WHAT IS NEEDED = Beginning with the line that contains "Retrato chef cocinera", reproduce every line through the end of the records below exactly, and leave the pictures out.

RECORDS FOR THE EXERCISE Block Start

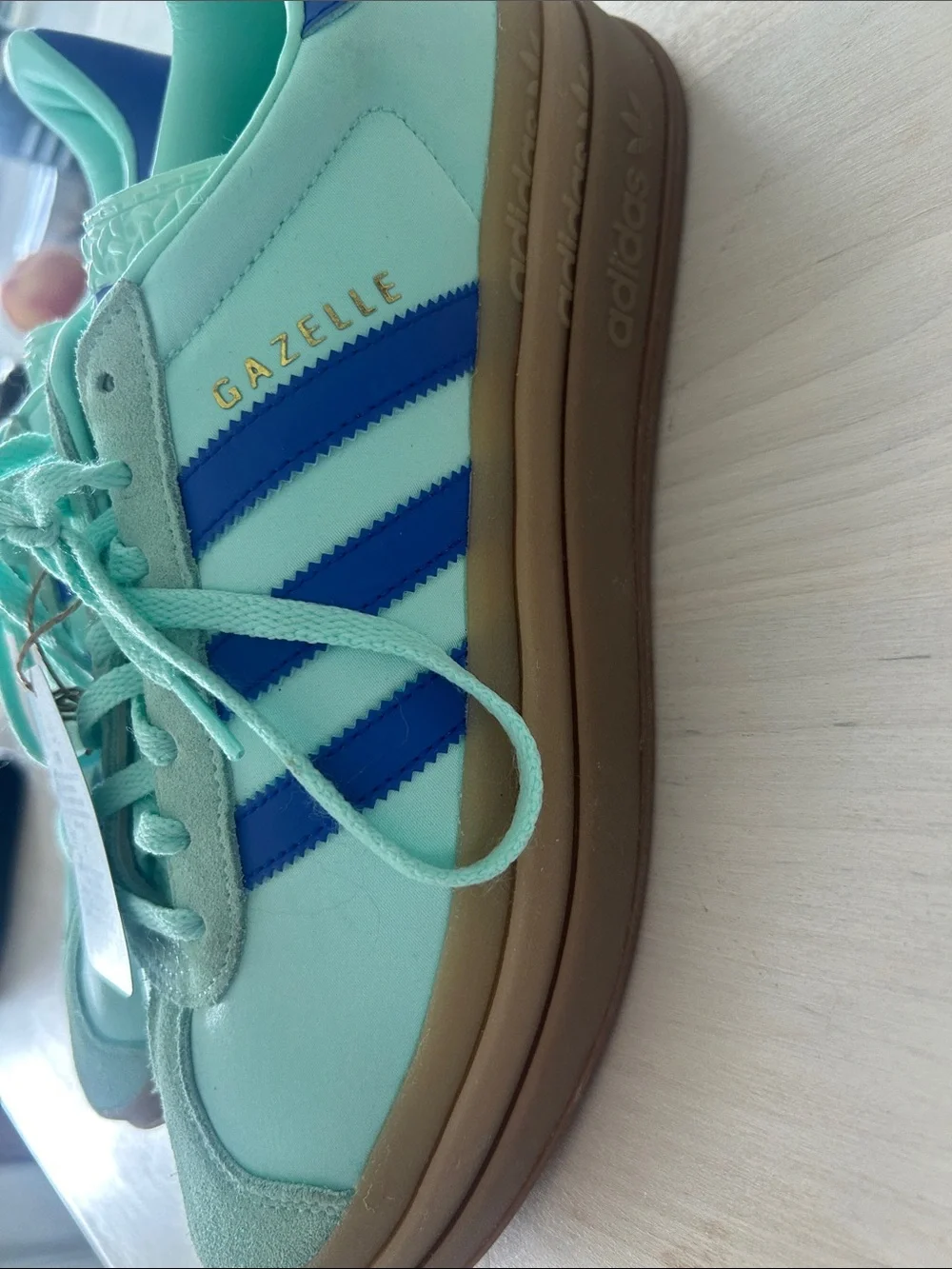 adidas Women’s Mint Green Sneakers with Blue Stripes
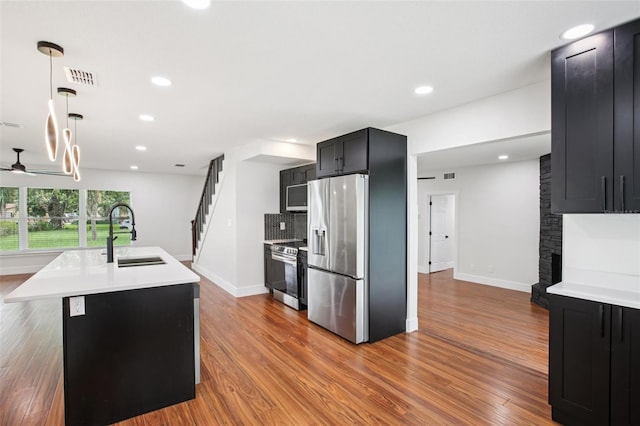 226 Willowick Ave, Temple Terrace, FL 33617 - kitchen with appliances with stainless steel finishes, a sink, dark cabinets, wood finished floors, and recessed lighting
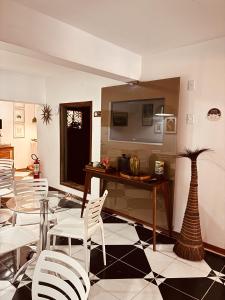 a dining room with white chairs and a table and a vase at Boutique Hotel Casa Teatro in Manaus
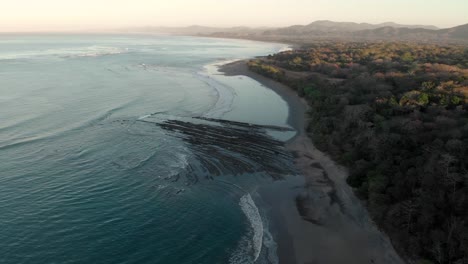 a aerial view of a beautiful sunrise over a beach in costa rica, with waves crashing on the coastline and the reef making a really beautiful shape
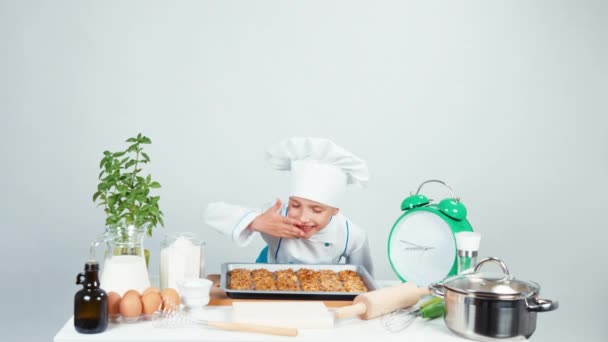 Retrato chef cocinera niña de 7-8 años olfateando galletas y sonriendo a la cámara. Aislado sobre blanco. Pulgares arriba. Ok. — Vídeo de stock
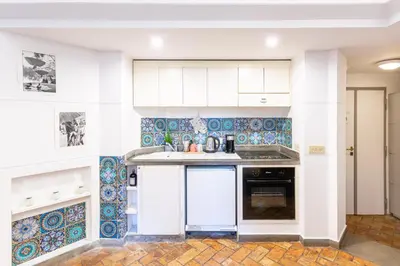 a kitchen with white cabinets and blue tiles at BBB House in Rome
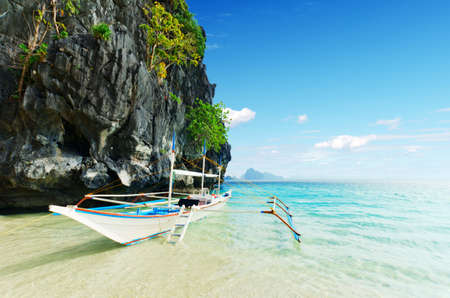 Tropical sea landscape. Boat on the beach.の写真素材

RECORDS FOR THE EXERCISE Block End

SOLUTION FOR THIS EXERCISE =
 Retrato chef cocinera niña de 7-8 años olfateando galletas y sonriendo a la cámara. Aislado sobre blanco. Pulgares arriba. Ok. — Vídeo de stock
 a kitchen with white cabinets and blue tiles at BBB House in Rome
 Tropical sea landscape. Boat on the beach.の写真素材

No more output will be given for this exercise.